Supplied material:
┌────────

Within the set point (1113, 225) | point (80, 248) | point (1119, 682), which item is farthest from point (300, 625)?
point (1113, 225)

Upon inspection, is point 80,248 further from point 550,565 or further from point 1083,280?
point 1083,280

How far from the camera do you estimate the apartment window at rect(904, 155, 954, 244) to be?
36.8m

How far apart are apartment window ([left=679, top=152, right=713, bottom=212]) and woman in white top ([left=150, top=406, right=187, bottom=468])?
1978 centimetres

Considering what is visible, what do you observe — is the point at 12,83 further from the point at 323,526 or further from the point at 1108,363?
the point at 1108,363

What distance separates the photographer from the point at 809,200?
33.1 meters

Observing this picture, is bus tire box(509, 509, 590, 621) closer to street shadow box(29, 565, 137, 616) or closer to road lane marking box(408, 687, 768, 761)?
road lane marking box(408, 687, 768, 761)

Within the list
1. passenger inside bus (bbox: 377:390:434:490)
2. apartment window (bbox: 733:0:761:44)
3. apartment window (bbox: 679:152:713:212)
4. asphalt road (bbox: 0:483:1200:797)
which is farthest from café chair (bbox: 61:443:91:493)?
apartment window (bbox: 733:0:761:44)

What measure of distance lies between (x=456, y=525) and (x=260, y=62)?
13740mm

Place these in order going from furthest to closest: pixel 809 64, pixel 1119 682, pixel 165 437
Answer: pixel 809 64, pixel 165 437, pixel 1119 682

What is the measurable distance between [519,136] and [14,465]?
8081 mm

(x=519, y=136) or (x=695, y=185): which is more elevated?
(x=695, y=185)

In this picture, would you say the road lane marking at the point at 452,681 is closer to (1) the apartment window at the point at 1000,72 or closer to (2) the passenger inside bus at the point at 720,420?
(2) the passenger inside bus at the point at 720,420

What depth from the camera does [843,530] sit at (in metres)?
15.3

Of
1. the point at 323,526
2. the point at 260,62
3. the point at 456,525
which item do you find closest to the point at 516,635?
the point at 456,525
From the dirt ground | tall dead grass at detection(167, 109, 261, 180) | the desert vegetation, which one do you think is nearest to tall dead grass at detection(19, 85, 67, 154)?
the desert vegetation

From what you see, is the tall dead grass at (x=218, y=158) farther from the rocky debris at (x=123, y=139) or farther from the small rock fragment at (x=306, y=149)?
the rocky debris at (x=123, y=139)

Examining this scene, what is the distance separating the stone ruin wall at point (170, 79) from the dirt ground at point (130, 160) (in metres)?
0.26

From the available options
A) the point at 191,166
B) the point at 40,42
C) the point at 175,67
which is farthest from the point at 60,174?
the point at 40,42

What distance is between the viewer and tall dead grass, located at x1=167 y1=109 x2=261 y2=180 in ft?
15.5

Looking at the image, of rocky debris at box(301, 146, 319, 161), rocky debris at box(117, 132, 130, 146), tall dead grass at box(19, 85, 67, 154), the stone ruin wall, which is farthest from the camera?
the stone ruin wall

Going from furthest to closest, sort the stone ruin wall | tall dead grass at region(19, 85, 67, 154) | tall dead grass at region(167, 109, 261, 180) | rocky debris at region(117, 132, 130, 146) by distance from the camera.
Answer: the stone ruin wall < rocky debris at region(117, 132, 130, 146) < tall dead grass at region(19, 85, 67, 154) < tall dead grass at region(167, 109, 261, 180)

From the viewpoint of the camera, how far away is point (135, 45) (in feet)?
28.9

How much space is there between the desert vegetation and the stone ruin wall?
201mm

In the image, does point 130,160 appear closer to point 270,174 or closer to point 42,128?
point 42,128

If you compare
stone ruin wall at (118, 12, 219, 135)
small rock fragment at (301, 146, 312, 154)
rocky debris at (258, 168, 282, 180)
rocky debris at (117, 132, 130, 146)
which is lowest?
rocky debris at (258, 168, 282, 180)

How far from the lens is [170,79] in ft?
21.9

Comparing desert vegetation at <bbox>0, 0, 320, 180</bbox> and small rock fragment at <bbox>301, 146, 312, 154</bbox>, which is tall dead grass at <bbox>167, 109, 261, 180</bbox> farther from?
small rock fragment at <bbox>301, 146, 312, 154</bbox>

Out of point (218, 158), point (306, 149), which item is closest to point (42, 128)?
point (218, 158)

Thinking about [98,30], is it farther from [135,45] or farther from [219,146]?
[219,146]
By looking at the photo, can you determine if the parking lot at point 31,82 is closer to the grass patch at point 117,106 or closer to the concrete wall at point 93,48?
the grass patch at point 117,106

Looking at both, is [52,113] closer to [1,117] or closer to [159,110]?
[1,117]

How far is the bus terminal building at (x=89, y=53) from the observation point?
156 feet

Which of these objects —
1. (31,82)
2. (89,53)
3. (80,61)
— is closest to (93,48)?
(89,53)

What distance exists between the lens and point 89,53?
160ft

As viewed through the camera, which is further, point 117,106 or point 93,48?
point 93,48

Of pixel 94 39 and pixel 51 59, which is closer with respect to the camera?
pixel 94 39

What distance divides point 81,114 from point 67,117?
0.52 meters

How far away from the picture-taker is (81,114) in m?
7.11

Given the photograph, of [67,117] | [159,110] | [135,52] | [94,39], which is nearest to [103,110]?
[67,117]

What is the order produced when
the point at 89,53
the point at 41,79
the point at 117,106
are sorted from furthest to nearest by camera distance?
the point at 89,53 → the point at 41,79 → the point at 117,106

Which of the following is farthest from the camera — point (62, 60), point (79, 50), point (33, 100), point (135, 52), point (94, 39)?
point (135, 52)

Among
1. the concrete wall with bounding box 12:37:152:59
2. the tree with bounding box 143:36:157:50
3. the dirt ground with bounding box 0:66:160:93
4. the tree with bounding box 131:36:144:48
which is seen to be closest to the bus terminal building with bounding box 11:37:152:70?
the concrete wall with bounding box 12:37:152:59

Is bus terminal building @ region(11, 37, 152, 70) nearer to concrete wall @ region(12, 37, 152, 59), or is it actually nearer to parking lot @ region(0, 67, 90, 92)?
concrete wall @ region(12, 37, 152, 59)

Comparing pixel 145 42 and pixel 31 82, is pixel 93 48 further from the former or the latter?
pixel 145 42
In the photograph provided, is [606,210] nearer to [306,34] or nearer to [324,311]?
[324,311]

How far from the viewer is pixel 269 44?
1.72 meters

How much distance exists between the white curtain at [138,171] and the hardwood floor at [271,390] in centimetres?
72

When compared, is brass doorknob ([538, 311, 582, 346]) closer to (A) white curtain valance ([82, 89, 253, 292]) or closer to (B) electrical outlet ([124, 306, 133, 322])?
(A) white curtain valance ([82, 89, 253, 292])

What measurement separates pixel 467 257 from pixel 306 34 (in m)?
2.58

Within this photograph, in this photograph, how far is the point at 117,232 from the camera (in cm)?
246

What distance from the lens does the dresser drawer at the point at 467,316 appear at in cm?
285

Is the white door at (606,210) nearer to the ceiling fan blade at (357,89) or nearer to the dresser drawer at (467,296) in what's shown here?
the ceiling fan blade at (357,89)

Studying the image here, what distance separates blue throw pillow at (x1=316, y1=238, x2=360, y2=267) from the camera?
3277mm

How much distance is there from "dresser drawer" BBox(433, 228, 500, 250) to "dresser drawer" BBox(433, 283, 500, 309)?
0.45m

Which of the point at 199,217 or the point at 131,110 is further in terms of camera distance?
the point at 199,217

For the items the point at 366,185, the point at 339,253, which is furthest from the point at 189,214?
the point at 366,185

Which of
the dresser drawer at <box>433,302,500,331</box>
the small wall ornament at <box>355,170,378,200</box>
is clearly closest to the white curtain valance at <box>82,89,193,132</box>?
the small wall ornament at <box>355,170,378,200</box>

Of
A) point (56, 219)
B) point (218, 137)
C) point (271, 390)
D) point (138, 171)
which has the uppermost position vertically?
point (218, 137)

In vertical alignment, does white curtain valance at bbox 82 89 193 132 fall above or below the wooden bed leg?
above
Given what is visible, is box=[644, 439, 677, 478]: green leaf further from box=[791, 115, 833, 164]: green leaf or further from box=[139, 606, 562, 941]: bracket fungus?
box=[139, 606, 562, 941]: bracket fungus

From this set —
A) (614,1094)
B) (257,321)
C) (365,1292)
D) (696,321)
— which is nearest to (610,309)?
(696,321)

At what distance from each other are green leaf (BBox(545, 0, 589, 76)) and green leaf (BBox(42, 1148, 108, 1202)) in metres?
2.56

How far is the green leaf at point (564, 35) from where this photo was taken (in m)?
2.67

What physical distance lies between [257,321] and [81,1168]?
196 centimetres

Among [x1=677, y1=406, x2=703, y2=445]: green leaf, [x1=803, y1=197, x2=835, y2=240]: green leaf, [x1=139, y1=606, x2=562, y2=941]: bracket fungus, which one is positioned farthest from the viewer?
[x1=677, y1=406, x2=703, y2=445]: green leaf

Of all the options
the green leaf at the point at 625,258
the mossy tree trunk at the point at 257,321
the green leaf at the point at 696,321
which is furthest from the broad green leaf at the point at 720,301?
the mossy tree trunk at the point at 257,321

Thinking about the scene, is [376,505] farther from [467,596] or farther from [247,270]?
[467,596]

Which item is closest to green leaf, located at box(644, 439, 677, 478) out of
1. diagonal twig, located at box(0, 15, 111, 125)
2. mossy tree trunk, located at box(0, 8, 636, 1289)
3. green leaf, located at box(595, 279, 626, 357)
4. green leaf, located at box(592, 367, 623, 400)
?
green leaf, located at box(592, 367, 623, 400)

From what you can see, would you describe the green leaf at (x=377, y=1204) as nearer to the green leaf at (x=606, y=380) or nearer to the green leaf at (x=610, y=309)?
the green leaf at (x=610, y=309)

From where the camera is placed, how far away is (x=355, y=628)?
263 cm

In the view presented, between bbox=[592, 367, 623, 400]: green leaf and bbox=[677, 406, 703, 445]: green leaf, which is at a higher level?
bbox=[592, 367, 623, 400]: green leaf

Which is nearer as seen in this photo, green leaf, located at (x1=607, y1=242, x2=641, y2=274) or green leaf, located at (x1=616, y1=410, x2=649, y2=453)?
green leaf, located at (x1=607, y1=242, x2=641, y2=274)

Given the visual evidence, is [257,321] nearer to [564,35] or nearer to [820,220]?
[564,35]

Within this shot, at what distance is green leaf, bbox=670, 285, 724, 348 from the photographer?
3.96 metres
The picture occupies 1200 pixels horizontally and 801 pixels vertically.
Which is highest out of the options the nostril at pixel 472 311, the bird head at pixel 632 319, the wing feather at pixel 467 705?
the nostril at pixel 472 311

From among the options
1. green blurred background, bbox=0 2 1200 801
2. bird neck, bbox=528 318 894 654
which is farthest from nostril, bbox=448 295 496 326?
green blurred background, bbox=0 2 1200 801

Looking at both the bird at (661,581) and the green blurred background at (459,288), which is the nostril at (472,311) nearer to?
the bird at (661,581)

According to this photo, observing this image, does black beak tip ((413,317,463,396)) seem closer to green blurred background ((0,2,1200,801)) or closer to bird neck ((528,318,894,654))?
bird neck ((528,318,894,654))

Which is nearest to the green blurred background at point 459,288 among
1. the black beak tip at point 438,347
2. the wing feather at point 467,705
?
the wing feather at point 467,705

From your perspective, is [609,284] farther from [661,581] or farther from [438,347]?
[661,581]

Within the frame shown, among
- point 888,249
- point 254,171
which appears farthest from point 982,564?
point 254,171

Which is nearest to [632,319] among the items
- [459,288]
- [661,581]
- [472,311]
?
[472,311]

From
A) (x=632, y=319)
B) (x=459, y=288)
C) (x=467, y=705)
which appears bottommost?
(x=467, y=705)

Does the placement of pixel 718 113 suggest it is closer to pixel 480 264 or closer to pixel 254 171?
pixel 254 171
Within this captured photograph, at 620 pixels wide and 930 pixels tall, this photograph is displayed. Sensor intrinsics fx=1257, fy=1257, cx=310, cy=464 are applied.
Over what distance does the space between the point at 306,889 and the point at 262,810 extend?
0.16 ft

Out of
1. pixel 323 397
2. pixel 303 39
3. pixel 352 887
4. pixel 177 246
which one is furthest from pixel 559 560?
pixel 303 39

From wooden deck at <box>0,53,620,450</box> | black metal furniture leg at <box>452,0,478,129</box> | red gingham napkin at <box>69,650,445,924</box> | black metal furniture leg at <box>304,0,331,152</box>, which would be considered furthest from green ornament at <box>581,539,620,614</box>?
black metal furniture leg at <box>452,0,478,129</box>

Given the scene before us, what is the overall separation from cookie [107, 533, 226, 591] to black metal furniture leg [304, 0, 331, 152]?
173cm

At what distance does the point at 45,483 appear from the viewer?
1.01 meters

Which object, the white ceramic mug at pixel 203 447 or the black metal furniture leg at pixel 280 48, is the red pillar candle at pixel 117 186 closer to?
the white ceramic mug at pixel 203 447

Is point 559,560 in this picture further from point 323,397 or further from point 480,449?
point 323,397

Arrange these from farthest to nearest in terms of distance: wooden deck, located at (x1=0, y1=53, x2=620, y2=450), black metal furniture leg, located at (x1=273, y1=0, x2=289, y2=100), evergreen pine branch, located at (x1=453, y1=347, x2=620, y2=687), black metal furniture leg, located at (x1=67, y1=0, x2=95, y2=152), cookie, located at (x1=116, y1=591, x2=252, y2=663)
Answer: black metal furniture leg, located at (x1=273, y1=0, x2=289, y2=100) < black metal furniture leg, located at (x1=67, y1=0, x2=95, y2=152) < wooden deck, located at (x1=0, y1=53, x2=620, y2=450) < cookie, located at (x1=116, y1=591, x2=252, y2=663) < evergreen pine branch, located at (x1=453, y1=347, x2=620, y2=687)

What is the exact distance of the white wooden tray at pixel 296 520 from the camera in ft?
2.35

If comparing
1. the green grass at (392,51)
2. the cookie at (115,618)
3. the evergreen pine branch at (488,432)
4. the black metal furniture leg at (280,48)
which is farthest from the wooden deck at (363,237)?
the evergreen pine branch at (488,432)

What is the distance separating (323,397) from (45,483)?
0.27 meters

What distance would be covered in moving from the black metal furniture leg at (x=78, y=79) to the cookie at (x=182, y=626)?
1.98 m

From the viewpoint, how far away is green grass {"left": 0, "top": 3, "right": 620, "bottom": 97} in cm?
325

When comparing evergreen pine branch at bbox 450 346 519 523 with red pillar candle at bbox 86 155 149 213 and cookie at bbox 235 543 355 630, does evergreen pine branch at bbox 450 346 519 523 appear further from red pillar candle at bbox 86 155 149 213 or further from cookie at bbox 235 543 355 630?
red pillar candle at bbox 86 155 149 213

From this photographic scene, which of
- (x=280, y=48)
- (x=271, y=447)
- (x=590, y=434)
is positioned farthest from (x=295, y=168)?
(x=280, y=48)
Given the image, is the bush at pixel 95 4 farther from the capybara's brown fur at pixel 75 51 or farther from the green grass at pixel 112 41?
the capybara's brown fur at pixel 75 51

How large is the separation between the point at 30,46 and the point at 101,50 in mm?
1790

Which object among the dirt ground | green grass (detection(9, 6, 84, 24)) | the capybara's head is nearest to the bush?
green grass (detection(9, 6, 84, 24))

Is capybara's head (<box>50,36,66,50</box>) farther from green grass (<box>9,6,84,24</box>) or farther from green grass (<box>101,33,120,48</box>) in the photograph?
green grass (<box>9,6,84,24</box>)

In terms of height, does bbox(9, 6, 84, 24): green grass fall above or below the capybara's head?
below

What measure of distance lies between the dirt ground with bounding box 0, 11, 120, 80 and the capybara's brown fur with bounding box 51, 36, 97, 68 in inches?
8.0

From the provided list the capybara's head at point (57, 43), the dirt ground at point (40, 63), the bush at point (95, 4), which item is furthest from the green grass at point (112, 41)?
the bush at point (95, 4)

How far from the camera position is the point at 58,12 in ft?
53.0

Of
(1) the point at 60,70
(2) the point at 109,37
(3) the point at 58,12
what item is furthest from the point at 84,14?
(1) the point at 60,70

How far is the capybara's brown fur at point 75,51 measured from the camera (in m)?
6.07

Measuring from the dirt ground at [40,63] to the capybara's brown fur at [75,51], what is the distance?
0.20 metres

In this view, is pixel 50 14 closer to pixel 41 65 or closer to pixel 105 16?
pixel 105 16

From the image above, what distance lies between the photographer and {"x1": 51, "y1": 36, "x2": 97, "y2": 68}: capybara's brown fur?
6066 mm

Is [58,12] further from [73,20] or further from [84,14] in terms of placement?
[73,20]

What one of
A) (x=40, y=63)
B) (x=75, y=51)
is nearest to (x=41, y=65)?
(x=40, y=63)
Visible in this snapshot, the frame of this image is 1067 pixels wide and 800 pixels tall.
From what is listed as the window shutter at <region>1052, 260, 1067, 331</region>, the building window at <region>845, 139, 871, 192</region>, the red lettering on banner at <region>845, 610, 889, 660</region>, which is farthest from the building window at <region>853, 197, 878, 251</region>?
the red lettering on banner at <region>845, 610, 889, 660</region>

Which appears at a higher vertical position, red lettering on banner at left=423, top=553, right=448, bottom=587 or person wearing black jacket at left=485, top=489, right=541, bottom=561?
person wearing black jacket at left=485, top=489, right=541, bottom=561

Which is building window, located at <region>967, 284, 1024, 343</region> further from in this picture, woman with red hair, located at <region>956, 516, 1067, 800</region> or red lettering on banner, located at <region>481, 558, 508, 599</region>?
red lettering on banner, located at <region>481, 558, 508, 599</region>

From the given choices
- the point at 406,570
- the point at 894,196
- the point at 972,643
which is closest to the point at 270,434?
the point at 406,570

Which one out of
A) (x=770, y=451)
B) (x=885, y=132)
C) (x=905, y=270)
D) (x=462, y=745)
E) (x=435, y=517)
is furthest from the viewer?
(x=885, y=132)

└────────

Short task: Can you give the stretch of the material from the line containing "Given the scene" through the line containing "1.01 meters" again, swapping "cookie" for "biscuit" and leaving the rest unchanged?

Output of the exercise:
Given the scene before us, what is the overall separation from biscuit [107, 533, 226, 591] to black metal furniture leg [304, 0, 331, 152]?
173cm

At what distance does the point at 45,483 appear from the viewer?
1.01 meters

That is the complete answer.